— begin Data shown —

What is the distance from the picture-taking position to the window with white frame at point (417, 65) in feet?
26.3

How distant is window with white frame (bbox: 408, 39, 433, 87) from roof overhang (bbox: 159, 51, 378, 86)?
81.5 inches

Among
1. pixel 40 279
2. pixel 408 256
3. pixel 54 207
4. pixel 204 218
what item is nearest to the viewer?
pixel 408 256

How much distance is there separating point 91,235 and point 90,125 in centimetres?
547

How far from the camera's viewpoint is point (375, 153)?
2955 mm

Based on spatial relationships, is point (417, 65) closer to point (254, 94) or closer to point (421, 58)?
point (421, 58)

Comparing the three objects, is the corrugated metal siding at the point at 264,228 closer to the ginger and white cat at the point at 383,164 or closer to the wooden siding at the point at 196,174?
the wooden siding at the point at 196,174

— end Data shown —
— begin Data shown —

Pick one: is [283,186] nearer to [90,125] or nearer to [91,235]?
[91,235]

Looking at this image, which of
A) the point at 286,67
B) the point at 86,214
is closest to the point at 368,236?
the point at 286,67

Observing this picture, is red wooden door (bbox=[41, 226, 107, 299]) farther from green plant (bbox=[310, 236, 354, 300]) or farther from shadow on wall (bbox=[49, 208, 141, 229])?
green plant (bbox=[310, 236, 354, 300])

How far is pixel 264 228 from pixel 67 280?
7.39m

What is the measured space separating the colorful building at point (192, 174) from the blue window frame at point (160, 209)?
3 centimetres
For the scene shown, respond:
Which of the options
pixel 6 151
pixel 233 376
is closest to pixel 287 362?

— end Data shown —

_What you have to do_
Which lines above contain the word "picture"? Identify each one and copy it out in full.

_Solution to the exercise_
What is the distance from the picture-taking position to the window with white frame at point (417, 65) in feet?
Observing this picture, is red wooden door (bbox=[41, 226, 107, 299]) farther from green plant (bbox=[310, 236, 354, 300]) or farther from shadow on wall (bbox=[49, 208, 141, 229])?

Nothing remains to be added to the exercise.